Hello Adam Litke, Allon Mureinik,
I'd like you to do a code review. Please visit
https://gerrit.ovirt.org/46484
to review the following change.
Change subject: safelease: Unbreak safelease on systemd ......................................................................
safelease: Unbreak safelease on systemd
spmprotect.sh depends on Vdsm pid file for fencing Vdsm when the SPM lease cannot be renewed. However, on systemd, we do not create Vdsm pid file. When spmprotect tries to fence Vdsm it fails and reboots the host, killing all running vms. This issue effects only v1 storage domains, typically old systems using dc compatibility version 3.0.
Now we pass vdsm pid to spmprotect.sh helper script via command line argument, restoring safelease operation.
Adding another argument to a script with 9 arguments is ugly, but I don't want to make risky changes to this delicate and critical code.

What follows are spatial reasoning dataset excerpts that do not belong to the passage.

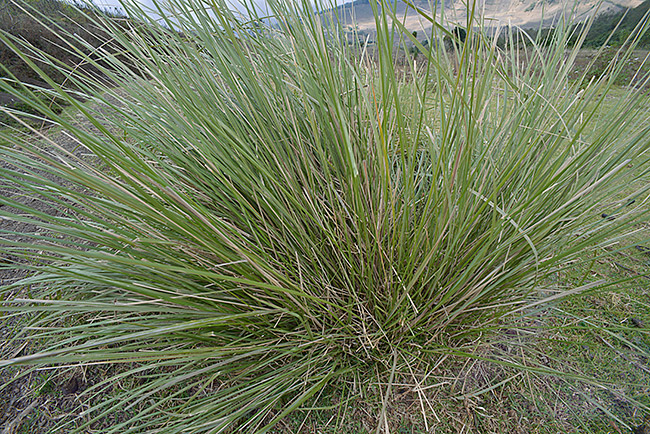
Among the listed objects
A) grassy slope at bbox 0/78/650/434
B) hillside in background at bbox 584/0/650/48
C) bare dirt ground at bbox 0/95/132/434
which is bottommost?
grassy slope at bbox 0/78/650/434

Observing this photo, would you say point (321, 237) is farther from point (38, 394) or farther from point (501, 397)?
point (38, 394)

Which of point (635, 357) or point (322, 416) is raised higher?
point (322, 416)

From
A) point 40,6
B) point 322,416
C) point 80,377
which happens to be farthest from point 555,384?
point 40,6

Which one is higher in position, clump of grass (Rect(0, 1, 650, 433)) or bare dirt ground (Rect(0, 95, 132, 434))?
clump of grass (Rect(0, 1, 650, 433))

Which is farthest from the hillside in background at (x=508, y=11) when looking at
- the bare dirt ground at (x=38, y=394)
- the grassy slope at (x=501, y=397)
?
the bare dirt ground at (x=38, y=394)

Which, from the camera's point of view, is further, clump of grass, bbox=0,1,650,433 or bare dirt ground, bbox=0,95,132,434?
bare dirt ground, bbox=0,95,132,434

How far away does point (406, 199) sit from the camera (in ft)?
2.23

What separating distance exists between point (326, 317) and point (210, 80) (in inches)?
27.4

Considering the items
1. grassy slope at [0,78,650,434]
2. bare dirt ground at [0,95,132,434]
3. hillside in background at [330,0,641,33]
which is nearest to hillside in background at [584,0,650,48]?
hillside in background at [330,0,641,33]

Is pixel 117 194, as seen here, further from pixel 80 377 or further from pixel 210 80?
pixel 80 377

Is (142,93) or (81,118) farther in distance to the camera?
(81,118)

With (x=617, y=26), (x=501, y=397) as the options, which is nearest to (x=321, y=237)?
(x=501, y=397)

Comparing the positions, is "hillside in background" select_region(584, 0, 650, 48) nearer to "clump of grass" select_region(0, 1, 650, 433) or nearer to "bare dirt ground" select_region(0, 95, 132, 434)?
"clump of grass" select_region(0, 1, 650, 433)

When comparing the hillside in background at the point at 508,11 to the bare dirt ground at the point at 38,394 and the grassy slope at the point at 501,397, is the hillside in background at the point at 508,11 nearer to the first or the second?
the grassy slope at the point at 501,397
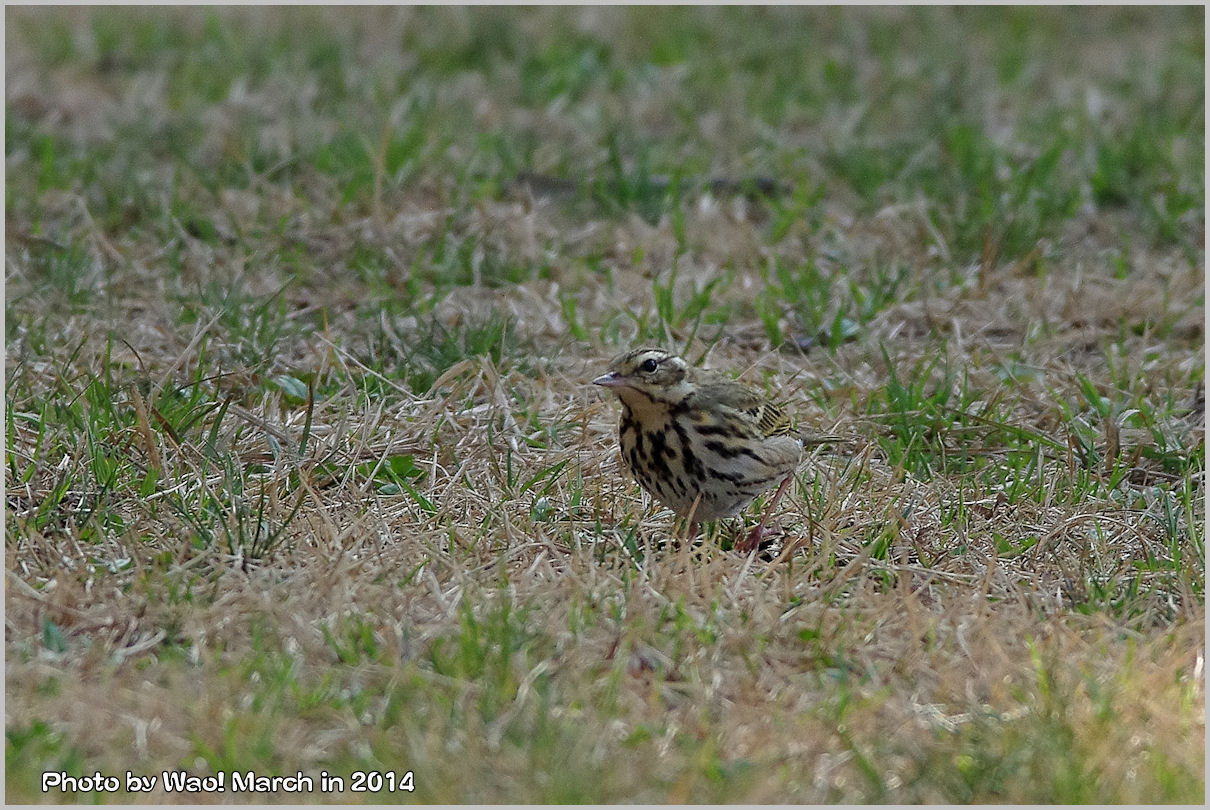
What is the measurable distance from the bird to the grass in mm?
194

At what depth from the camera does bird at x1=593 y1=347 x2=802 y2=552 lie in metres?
4.71

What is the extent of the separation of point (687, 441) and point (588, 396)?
128 centimetres

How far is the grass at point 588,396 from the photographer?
364 cm

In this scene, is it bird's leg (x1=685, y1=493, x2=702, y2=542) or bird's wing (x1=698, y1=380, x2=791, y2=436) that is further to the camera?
bird's wing (x1=698, y1=380, x2=791, y2=436)

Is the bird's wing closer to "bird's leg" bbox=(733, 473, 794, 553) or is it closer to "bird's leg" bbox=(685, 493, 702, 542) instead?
"bird's leg" bbox=(733, 473, 794, 553)

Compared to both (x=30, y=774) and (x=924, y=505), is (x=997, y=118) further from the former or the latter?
(x=30, y=774)

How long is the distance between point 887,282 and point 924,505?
200 cm

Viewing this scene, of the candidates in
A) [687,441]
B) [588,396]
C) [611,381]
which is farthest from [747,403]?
[588,396]

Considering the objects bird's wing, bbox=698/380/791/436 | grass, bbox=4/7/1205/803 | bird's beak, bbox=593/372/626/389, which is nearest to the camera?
grass, bbox=4/7/1205/803

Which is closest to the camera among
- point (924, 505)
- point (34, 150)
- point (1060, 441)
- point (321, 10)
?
point (924, 505)

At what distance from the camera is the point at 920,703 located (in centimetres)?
388

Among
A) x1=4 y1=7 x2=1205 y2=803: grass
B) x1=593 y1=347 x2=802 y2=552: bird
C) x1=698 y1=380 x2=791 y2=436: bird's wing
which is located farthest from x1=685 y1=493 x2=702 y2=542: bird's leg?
x1=698 y1=380 x2=791 y2=436: bird's wing

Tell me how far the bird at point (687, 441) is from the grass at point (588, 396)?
194 millimetres

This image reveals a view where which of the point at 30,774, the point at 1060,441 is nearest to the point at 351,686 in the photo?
the point at 30,774
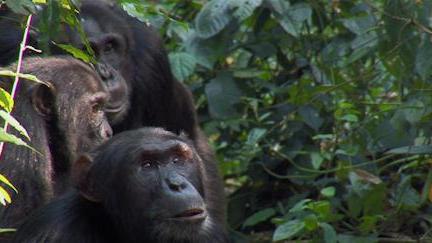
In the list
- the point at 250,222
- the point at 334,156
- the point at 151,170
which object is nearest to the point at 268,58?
the point at 334,156

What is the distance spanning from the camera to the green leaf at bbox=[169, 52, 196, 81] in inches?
361

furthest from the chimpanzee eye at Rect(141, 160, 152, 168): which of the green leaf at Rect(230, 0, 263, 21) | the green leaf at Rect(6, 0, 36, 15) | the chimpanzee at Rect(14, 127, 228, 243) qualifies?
the green leaf at Rect(230, 0, 263, 21)

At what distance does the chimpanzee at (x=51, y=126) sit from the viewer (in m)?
7.06

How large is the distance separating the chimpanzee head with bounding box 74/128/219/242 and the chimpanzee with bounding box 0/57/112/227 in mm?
356

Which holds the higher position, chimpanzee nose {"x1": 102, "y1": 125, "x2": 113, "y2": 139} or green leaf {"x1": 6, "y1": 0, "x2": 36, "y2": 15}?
green leaf {"x1": 6, "y1": 0, "x2": 36, "y2": 15}

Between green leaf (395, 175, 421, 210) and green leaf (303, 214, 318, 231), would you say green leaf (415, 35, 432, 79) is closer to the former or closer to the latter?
green leaf (395, 175, 421, 210)

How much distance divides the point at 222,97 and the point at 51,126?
7.04 feet

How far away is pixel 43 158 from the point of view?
714cm

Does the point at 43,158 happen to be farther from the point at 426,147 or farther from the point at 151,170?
the point at 426,147

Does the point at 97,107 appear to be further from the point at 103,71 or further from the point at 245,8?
the point at 245,8

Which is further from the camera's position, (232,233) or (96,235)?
(232,233)

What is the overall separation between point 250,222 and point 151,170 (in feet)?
6.73

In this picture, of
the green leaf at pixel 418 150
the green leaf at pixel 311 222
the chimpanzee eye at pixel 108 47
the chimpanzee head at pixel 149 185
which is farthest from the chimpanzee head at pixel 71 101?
the green leaf at pixel 418 150

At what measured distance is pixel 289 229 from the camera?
7.66m
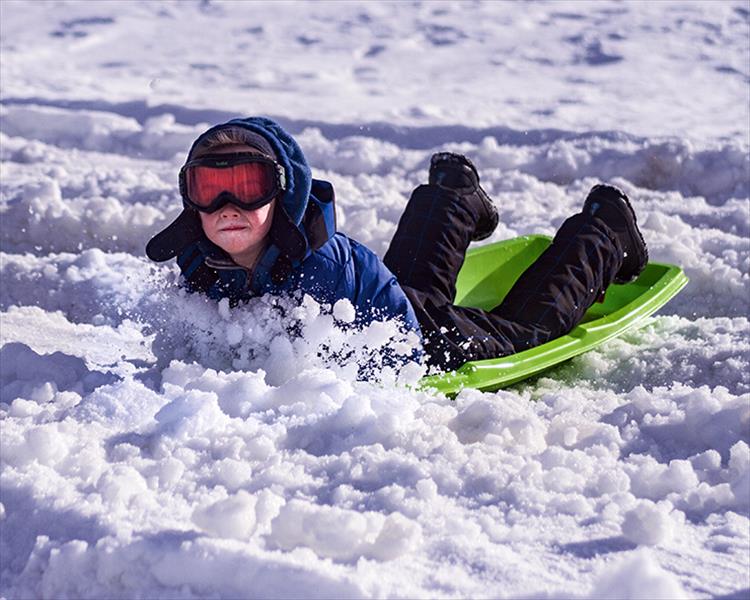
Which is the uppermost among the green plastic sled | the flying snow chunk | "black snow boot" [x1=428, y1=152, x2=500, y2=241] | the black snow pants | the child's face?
the child's face

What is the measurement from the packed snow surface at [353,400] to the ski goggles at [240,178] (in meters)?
0.30

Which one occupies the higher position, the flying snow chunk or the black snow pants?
the flying snow chunk

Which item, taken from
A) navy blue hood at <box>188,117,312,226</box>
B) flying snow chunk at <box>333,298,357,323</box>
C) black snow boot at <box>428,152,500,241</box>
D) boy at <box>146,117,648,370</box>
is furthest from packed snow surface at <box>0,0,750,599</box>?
black snow boot at <box>428,152,500,241</box>

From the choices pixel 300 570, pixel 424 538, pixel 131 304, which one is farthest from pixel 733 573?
pixel 131 304

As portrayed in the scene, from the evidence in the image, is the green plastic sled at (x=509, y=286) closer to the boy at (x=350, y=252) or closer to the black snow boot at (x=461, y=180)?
the boy at (x=350, y=252)

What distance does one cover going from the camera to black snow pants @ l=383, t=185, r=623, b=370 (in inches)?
155

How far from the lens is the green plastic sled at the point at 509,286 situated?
3.70m

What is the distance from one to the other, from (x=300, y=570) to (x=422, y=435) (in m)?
0.72

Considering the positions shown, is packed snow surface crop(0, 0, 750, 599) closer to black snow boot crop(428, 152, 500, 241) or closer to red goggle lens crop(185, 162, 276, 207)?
red goggle lens crop(185, 162, 276, 207)

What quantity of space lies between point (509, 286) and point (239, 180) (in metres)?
1.85

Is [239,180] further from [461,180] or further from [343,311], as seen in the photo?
[461,180]

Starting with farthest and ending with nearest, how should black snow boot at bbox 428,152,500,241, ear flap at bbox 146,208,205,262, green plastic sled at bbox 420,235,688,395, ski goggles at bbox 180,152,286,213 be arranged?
black snow boot at bbox 428,152,500,241
green plastic sled at bbox 420,235,688,395
ear flap at bbox 146,208,205,262
ski goggles at bbox 180,152,286,213

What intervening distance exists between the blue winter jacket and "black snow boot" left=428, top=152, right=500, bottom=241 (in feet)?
2.82

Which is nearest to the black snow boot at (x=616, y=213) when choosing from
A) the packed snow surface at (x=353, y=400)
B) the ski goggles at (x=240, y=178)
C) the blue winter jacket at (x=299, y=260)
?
the packed snow surface at (x=353, y=400)
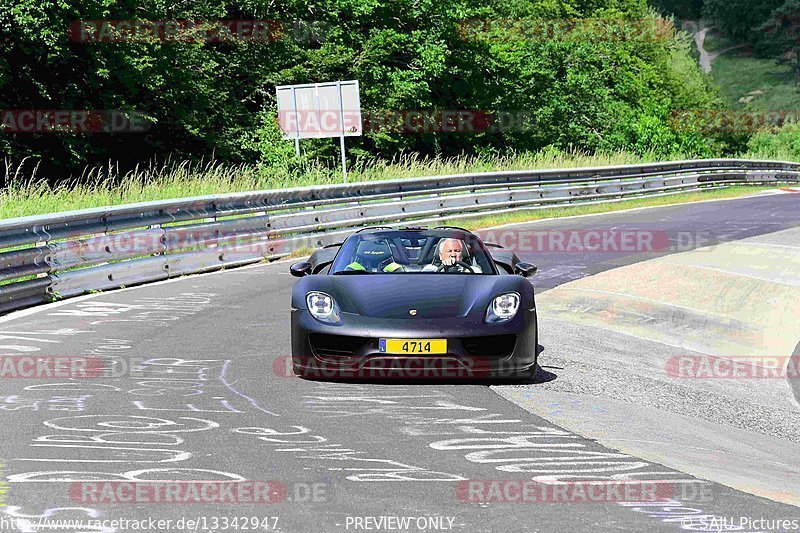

Change-Id: I230b6909781269531eab3d71b516b28ab22de856 Bug-Url: https://bugzilla.redhat.com/1222564 Signed-off-by: Nir Soffer nsoffer@redhat.com Reviewed-on: https://gerrit.ovirt.org/45963 Continuous-Integration: Jenkins CI Reviewed-by: Allon Mureinik amureini@redhat.com Reviewed-by: Adam Litke alitke@redhat.com --- M vdsm/storage/clusterlock.py M vdsm/storage/protect/spmprotect.sh 2 files changed, 11 insertions(+), 8 deletions(-)
git pull ssh://gerrit.ovirt.org:29418/vdsm refs/changes/84/46484/1
diff --git a/vdsm/storage/clusterlock.py b/vdsm/storage/clusterlock.py index 24a5d81..c9dab35 100644 --- a/vdsm/storage/clusterlock.py +++ b/vdsm/storage/clusterlock.py @@ -132,7 +132,8 @@ acquireLockCommand = subprocess.list2cmdline([ lockUtil, "start", self._sdUUID, str(hostID), str(self._lockRenewalIntervalSec), str(self._leasesPath), - str(leaseTimeMs), str(ioOpTimeoutMs), str(self._leaseFailRetry) + str(leaseTimeMs), str(ioOpTimeoutMs), + str(self._leaseFailRetry), str(os.getpid()) ])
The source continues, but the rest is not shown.